ゲームの右と左 マリオはなぜ右を向いているのか が長すぎるので簡略版をご用意。長いのは理由を説明しているのと、左右に関するエトセトラが盛り込んであるから。左右を論じるのは面白いんですよ。身近なものの左右も理由が会ったり無かったり。例えば、時計が右回りなのは北半球で太陽が右回りに見えるからといいますが、実は理髪店以外にも左回りの時計はあるんですよ。
簡略版なので理由は端折りので詳しくは本編を。
映像のロジックは「←」右から左
アニメやマンガに関しては、島国大和のド畜生 物語の進行方向について(日本漫画のメリットとか) を読んで頂きたい。挿絵もあるので大変分かりやすいので是非。
- 舞台の左右
- 左が下手で、右が上手
- 舞台の上下関係
- 左が下座で、右が上座
- 舞台の入場
- 左から来訪者・下位者、右から主人公・上位者
- 俳優の配置
- 左が敵・下位者で、右が主人公・上位者
- 俳優の向き
- 「→」と左から来るのは、ネガティブな不安や否定、敵の攻撃
- 「←」と右から来るのは、ポジティブな安心や肯定、味方の攻撃
- 舞台の進行方向
- 「→」と左から右は後退、減速、到着
- 「←」と右から左は前進、加速、出発
舞台では物語が「←」と右から左へ進行するので、チキチキマシン猛レースも「←」と右から左へ進む。舞台には「上手(右)から下手(左)」に風が吹いている。ラブロマンスで想いは「←」と右から左へ伝えられ、右の方が想いは強い。
視線は「→」左から右
横文字で視線は「→」左から右と動くのが自然。ニコニコ動画のコメントは何故「←」と右から左に流れてくるのか。

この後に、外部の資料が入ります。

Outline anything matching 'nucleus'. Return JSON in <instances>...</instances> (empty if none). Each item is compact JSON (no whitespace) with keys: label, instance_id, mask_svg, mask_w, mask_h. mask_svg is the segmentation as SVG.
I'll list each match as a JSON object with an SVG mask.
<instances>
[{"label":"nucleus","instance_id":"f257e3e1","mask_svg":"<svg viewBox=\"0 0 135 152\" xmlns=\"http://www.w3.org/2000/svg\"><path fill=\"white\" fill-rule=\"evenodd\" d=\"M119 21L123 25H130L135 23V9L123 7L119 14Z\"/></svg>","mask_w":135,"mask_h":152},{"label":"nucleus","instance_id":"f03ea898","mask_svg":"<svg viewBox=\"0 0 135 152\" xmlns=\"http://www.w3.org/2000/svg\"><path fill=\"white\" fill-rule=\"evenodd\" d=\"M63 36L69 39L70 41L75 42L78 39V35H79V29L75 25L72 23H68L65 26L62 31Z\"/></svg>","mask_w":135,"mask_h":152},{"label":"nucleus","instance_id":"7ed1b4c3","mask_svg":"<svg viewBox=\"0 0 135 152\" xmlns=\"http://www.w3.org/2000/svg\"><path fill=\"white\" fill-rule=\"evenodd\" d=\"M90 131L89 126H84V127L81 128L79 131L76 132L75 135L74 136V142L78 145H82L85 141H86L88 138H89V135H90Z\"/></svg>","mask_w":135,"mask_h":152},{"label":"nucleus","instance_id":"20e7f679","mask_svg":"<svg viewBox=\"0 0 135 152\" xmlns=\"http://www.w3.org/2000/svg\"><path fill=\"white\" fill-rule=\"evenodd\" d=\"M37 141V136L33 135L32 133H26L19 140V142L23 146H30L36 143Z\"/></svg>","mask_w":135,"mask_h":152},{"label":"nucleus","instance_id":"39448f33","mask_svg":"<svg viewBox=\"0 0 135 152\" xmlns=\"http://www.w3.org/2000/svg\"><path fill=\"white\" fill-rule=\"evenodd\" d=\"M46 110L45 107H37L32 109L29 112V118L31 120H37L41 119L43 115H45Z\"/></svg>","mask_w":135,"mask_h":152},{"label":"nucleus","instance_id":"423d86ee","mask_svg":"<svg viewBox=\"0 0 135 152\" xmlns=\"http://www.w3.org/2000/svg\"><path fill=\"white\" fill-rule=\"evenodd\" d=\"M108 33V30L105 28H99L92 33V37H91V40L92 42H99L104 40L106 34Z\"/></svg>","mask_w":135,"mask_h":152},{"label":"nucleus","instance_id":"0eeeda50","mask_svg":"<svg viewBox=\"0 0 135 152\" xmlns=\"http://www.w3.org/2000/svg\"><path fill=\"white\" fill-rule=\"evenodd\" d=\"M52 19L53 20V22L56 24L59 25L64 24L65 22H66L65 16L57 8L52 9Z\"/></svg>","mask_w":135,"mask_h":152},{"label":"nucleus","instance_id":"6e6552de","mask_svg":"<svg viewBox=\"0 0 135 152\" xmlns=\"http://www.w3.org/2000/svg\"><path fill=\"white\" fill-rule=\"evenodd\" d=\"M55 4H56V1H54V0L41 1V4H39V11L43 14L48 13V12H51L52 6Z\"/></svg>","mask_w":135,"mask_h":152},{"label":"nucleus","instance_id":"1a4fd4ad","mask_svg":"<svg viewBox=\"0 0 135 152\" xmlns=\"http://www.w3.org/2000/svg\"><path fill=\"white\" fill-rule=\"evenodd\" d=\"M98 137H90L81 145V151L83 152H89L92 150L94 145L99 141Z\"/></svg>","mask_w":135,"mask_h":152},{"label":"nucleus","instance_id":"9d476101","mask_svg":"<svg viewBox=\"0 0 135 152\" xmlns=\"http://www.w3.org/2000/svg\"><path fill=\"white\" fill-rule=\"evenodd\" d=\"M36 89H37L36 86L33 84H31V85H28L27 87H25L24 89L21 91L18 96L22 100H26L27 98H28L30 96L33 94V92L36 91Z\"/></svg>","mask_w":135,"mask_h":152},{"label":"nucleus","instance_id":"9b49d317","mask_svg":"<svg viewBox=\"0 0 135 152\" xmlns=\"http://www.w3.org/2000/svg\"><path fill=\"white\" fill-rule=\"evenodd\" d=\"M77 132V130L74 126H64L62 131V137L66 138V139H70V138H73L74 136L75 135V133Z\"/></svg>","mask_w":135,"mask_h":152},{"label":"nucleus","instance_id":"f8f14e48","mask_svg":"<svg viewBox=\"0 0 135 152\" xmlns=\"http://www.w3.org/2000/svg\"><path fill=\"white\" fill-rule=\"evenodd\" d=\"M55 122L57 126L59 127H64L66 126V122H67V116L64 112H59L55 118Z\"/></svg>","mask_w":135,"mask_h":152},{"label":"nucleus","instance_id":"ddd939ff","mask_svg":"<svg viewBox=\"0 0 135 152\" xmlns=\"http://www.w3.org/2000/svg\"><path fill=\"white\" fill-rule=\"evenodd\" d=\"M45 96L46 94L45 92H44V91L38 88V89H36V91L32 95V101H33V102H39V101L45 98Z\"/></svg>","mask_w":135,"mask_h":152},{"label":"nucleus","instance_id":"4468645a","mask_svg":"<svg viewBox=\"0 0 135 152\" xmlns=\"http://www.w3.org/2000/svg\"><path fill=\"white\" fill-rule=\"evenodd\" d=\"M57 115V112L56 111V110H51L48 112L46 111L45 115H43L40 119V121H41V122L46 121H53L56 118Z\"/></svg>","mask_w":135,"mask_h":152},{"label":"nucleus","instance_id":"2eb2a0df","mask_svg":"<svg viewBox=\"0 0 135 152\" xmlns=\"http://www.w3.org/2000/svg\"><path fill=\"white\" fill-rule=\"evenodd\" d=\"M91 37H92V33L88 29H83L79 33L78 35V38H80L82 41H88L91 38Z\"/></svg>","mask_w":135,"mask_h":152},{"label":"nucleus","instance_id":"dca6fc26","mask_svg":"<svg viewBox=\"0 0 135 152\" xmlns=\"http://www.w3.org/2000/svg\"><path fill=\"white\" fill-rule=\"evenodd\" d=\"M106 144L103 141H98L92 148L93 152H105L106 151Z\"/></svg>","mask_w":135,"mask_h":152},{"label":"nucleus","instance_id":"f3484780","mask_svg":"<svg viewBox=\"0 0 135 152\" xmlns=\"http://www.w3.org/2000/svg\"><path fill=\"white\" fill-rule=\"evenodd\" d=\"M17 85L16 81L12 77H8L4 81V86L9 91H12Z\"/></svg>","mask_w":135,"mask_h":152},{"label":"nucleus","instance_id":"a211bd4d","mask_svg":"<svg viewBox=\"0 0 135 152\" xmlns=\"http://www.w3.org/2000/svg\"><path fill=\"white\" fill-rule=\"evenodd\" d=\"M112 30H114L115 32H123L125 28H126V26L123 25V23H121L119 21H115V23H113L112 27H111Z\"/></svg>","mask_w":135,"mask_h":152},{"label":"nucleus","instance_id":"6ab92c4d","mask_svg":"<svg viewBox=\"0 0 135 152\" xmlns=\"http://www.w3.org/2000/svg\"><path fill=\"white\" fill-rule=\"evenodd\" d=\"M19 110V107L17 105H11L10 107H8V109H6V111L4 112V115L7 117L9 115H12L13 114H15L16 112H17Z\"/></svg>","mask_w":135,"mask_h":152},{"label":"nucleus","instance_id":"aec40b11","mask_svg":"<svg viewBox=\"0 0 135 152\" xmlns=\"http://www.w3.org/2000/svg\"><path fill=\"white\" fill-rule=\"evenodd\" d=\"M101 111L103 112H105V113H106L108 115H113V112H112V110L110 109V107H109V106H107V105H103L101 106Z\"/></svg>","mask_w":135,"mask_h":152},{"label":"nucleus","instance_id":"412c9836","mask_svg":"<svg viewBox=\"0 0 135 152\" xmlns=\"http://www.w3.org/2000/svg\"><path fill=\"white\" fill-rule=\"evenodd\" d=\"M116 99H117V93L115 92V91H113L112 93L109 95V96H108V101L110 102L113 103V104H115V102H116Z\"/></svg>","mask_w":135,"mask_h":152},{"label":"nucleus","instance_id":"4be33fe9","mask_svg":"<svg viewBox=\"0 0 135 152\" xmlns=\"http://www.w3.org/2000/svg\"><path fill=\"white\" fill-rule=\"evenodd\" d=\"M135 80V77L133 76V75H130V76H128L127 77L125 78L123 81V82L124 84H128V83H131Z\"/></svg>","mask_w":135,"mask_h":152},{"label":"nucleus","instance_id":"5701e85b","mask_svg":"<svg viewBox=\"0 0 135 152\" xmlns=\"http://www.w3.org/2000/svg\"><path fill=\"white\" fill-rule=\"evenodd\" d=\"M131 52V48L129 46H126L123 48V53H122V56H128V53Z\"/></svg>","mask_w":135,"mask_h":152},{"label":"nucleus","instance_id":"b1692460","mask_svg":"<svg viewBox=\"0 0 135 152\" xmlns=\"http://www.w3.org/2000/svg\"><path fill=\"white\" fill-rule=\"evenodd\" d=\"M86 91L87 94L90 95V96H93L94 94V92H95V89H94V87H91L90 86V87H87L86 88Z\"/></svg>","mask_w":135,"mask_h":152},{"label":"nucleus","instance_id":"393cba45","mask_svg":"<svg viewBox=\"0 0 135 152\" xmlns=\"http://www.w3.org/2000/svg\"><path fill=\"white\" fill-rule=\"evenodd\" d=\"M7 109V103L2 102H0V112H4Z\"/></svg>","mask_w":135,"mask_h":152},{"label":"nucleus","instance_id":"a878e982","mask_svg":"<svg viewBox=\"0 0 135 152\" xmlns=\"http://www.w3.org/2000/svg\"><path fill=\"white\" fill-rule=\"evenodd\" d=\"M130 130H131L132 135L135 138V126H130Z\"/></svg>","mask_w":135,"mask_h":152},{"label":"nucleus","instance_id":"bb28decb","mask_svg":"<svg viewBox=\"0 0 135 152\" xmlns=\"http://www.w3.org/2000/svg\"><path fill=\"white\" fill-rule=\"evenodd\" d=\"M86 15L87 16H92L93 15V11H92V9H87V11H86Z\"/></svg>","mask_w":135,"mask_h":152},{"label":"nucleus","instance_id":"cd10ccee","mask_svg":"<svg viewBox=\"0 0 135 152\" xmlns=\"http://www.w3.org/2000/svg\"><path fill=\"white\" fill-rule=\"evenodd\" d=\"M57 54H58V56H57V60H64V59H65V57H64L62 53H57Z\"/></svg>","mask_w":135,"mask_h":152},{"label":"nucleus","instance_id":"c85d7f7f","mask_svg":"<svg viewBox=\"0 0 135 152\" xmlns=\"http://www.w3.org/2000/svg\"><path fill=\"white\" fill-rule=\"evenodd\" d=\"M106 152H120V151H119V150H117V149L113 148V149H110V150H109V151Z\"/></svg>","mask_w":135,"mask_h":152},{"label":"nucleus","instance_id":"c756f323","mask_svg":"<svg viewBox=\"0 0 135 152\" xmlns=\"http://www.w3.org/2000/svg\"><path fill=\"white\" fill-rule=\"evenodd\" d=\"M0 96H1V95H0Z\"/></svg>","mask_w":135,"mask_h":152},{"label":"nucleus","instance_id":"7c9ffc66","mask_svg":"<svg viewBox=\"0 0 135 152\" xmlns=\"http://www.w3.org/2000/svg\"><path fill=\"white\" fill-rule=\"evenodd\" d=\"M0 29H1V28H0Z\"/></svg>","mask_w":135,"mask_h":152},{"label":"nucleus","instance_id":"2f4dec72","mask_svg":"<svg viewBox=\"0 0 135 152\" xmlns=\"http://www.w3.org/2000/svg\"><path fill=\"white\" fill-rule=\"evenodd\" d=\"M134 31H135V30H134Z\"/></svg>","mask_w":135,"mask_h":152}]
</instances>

視線は「→」と左から右から移動し、ニコニコ動画のコメントは「←」と右から左に流れると相対速度により読むスピードがアップする。加速したようにも見える。視線と目標の方向が交錯するので捉えやすい。
逆に、目標が「→」と左から右に移動した場合はじっくり観察することができる。また減速したように見える。
- 視線は「→」左から右に移動する
- 「←」と右から左に移動する物体を捉えやすい
- 文章は早く読める。スピードアップで加速しているように感じる
- 「→」と左から右に移動物体は観察しやすい
- 物体を細かく観察できる。スピードダウンで減速しているように感じる
- 「←」と右から左に移動する物体を捉えやすい
ゲームは「→」左から右にクリアする
舞台では「←」と右から左に進むのがルール。主人公は右にいるべきで、前進、出発、加速は「←」と右から左であるべきなのに、ゲームで自機は「→」と左から右へ進む。以下の理由
- インターフェース的理由
- 右にアクションボタンが配されるので、攻撃は右に出るべき=自機は「→」と右を向く=「→」と左から右に進む
- 左に方向ボタンが配されるから。左手にミニカーを持った場合、ミニカーは「→」と左から右に進むのが自然。
- 視線的理由
- 自機を自由に動かすので、自機はゆっくり見えたほうが良い。「→」と左から右に移動物体は減速して見えじっくり観察できるから、「→」と左から右へ進む。
- 敵の攻撃は瞬時に気づかなければならない。「←」と右から左に移動する物体を捉えやすいから、敵の攻撃は「←」と右から左に流れた方が気づきやすい。また、加速して見えるので敵の攻撃が激しく感じられる。
- 利き目が「右」だからとも言う
物語が「←」と右から左に進行するのに、ゲームを「→」と右から左に進めるのは受動と能動の違い。物語は、受動的に楽しむメディアだが、ゲームは能動的に楽しむメディア。ゲームは自分で操作するから「→」と右から左に進めるべき。
数学で数直線は「→」と左から右に増加するからとも考えられるんですが、ゲームデザインと考えると作り手だけの理屈では説得力に欠けるのよね。プレイヤーのことも考えないと。
「←」と右から左のルールに則ったゲーム
何事にも例外が。映像重視で映画的手法をとったゲームは、映像のロジックである「←」と右から左に従う。以下例を示す。
- サイドビュー形式のRPGの戦闘
- 左が敵で、右が主人公
- 主人公の攻撃は「←」と右から左
- FFを始めとするスクウェア作品。スターオーシャン、ヴァルキリープロファイル。ファイアーエムブレム、スパロボ。